A new leader takes command of CE
By Staff Sgt. Sanjay Allen, 460th Space Wing Public Affairs
/ Published February 26, 2007
BUCKLEY AIR FORCE BASE, Colo. --
The 460th Civil Engineer Squadron will receive a new commander during an assumption of command ceremony set for March 1 at 9 a.m. in Fellowship Hall in the Chapel.
Col. Steven Muhs, 460th Mission Support Group commander, will preside over the ceremony.
Lt. Col. James Zemotel will take the reigns of the 460th CES. He comes to Buckley from Offutt Air Force Base, Neb., and the U.S. Strategic Command where he served as the Infrastructure and Global Capability Assessment Branch chief, Logistics Directorate, Logistics and Sustainment Division. He also served as a crewmember aboard an E-4B aircraft at the National Airborne Operations Center also at Offutt.
Colonel Zemotel received his Bachelor of Science degree in Industrial Engineering from the University of Arkansas in 1989. He attended Squadron Officer School at Maxwell AFB, Ala., in 1995. He received his Master of Science degree in Management and Organizational Leadership from the Colorado Technical University in Colorado Springs, Colo., in 1998. He attended the Air Command and Staff College by correspondence in 2002 and in residence in 2004. Currently he is enrolled in the Air War College via correspondence and is 80 percent complete.
He began his 18 year career at Altus AFB, Okla., in September 1989.
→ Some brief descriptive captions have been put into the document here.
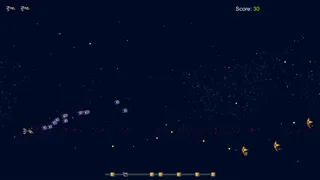 Скриншот 3 к игре The Thing: Space X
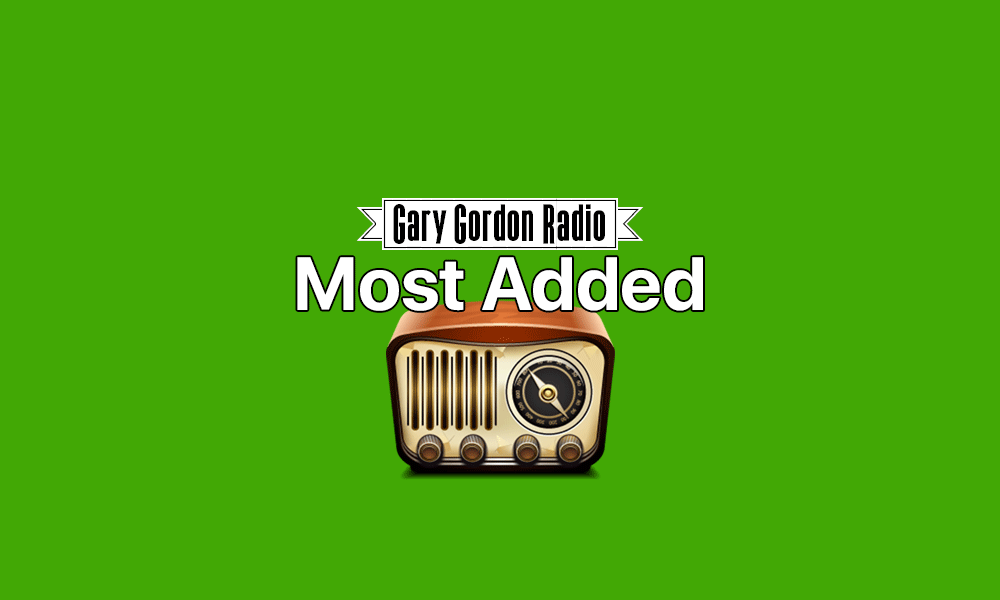 Gary Gordon Most Added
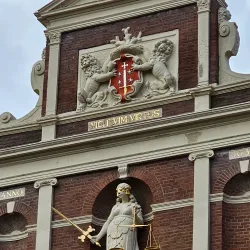 Haarlem City Hall - Haarlem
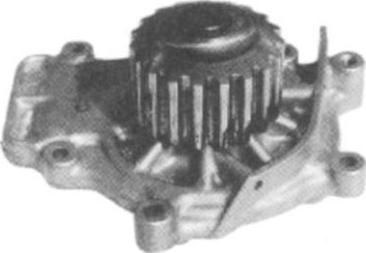 AISIN WH-031 - Pompa apa aaoparts.ro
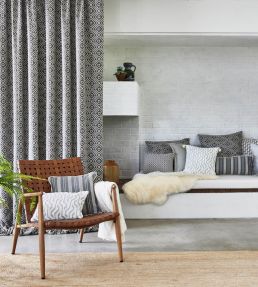 Castelli Fabric by Prestigious Textiles Storm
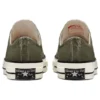 Chuck 70 Low «Olive»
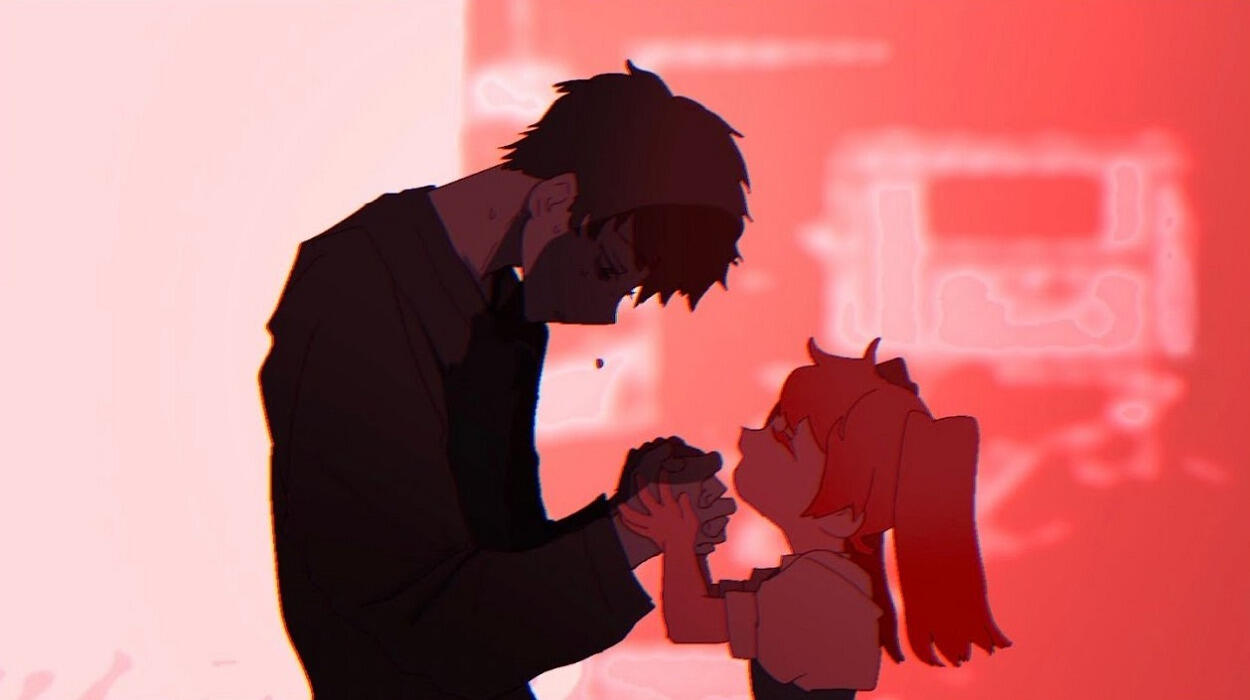 Hayaku Yoru e постер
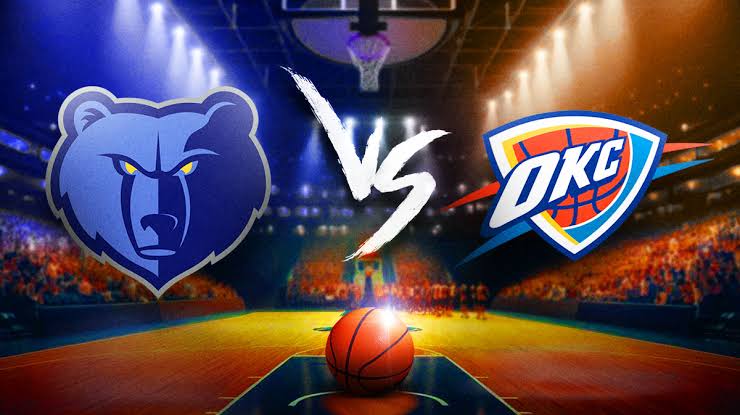 Thunder struck Grizzlies with a 17-point margin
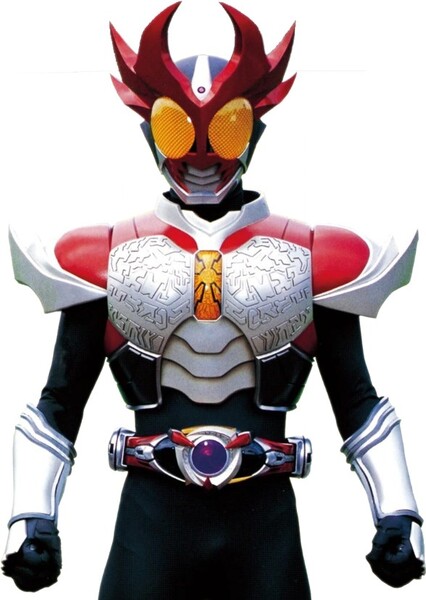 Kamen Rider Agito photo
The assumption of command is a military formation deeply rooted in history and tradition dating back to the time of Frederick the Great of Prussia. In that period, military organizations developed flags with unique and specialized colors and designs. When the soldiers followed their leaders into battle, they kept sight of their flag. If the banner still waved after the conflict, it was a sign that their side had not tasted defeat on the field of battle. Having this position of great importance, the flag was incorporated into the ancient assumption of command ceremonies. The organizational banner was exchanged in public for all to see that he who holds the flag is the unchallenged and sovereign leader of the armies.
The modern-day ceremony is principally symbolic; yet, it still announces to all the authority of the incoming commander in the finest military tradition.